╭─ EXTRAIT DU DOCUMENT
Dans son arrêt du 21 juin 2023, la Cour d’appel de Paris livre une analyse aussi stricte et détaillée sur l’appréciation de l’originalité de trois modèles de bijoux fantaisie, que rigoureuse et cohérente sur l’existence d’agissements de concurrence déloyale et parasitaire ainsi que d’actes de dénigrement.

De la question de la titularité des droits d’auteur à celle de l’originalité des œuvres, en passant par la concurrence déloyale et parasitaire ainsi que le dénigrement, l’arrêt de la Cour d’appel de Paris du 21 juin 2023 traite méthodiquement des principales problématiques rencontrées en matière d’art appliqué à l’occasion d’un contentieux opposant une société ayant pour activité la création, la fabrication et la commercialisation de modèles de bijoux à une personne physique offrant à la vente, via son site internet, une bague et deux bracelets fantaisie similaires.
╰─
╭─ DONNÉES ENREGISTRÉES
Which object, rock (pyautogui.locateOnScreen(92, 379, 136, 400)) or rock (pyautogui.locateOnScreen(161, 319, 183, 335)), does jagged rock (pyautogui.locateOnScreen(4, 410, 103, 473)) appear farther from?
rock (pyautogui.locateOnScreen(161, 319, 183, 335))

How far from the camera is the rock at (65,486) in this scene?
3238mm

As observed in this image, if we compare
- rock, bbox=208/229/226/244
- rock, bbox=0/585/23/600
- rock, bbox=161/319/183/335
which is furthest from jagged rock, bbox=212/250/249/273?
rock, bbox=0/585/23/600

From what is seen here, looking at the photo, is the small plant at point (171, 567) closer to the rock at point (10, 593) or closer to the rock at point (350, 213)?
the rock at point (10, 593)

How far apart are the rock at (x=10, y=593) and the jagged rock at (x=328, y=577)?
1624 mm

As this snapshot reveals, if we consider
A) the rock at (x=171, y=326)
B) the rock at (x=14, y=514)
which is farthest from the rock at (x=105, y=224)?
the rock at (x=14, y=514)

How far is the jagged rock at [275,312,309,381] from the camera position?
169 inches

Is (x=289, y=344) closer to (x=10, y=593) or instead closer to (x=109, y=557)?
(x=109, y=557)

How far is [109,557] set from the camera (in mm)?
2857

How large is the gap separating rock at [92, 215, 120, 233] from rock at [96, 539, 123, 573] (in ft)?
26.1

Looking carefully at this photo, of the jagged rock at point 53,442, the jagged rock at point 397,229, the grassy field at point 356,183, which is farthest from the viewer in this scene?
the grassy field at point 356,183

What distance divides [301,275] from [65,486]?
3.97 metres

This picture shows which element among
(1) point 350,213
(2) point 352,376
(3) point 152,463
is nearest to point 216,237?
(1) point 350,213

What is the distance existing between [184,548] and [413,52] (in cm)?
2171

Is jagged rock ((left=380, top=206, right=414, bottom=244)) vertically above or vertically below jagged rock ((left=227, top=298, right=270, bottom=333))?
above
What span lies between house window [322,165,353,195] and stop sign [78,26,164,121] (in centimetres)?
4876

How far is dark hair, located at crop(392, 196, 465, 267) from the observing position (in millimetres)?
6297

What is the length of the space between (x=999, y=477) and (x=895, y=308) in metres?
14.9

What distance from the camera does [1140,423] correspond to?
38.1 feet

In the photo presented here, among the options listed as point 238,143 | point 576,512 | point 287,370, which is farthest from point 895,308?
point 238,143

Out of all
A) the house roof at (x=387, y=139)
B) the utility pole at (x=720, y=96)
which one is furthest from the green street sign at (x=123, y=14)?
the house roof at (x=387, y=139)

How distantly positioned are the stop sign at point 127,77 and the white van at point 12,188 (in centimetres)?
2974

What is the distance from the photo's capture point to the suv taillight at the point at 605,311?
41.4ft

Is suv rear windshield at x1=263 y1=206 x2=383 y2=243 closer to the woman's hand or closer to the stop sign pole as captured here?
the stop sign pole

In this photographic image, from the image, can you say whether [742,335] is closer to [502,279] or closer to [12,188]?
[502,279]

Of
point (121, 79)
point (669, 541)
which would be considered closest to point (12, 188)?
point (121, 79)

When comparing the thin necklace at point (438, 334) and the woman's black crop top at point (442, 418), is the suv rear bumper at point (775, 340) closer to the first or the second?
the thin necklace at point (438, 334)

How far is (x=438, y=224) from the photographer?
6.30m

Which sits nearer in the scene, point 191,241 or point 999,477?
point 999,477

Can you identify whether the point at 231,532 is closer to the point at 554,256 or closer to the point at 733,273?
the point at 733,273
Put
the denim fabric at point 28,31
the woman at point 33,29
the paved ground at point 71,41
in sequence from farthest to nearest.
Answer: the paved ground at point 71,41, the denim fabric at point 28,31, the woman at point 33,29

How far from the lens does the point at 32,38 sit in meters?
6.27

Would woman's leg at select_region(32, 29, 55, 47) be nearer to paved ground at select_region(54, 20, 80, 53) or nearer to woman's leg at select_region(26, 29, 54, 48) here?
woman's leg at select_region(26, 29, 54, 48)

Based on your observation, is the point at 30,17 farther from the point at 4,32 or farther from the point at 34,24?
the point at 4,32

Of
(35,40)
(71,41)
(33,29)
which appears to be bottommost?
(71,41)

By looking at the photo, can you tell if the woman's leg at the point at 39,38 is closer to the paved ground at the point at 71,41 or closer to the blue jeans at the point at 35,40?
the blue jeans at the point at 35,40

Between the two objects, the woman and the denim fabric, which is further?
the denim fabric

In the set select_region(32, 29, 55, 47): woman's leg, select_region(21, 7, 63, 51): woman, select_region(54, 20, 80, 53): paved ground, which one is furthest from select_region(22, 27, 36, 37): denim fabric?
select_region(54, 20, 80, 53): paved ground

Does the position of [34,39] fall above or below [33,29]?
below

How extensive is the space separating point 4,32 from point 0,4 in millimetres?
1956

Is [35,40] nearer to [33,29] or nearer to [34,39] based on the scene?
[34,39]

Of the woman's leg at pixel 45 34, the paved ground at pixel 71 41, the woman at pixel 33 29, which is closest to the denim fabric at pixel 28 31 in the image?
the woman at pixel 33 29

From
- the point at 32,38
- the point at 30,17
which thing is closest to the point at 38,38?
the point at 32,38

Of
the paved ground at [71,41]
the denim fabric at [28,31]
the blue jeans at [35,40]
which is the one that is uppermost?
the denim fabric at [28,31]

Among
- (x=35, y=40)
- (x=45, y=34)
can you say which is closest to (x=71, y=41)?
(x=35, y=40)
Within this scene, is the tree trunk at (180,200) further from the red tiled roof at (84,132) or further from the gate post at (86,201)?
╰─
_TRAVAIL À FAIRE_
1/ Selon l'extrait sur l'arrêt de la Cour d'appel de Paris, quels articles la personne physique proposait-elle à la vente sur son site internet ?
2/ D'après l'extrait sur l'arrêt de la Cour d'appel de Paris, à l'occasion de quel litige l'arrêt traite-t-il des principales problématiques rencontrées en matière d'art appliqué ?
3/ Reproduisez sans rien changer le passage de l'extrait sur l'arrêt qui commence par les mots « Dans son arrêt » et s'achève sur « bracelets fantaisie similaires. ».

_CORRIGÉ DE L'EXERCICE_
1/ Elle proposait une bague et deux bracelets fantaisie similaires.

2/ L'arrêt les traite à l'occasion d'un contentieux entre une société qui crée, fabrique et commercialise des modèles de bijoux et une personne physique. Cette personne offrait à la vente, via son site internet, une bague et deux bracelets fantaisie similaires.

3/
Dans son arrêt du 21 juin 2023, la Cour d’appel de Paris livre une analyse aussi stricte et détaillée sur l’appréciation de l’originalité de trois modèles de bijoux fantaisie, que rigoureuse et cohérente sur l’existence d’agissements de concurrence déloyale et parasitaire ainsi que d’actes de dénigrement.

De la question de la titularité des droits d’auteur à celle de l’originalité des œuvres, en passant par la concurrence déloyale et parasitaire ainsi que le dénigrement, l’arrêt de la Cour d’appel de Paris du 21 juin 2023 traite méthodiquement des principales problématiques rencontrées en matière d’art appliqué à l’occasion d’un contentieux opposant une société ayant pour activité la création, la fabrication et la commercialisation de modèles de bijoux à une personne physique offrant à la vente, via son site internet, une bague et deux bracelets fantaisie similaires.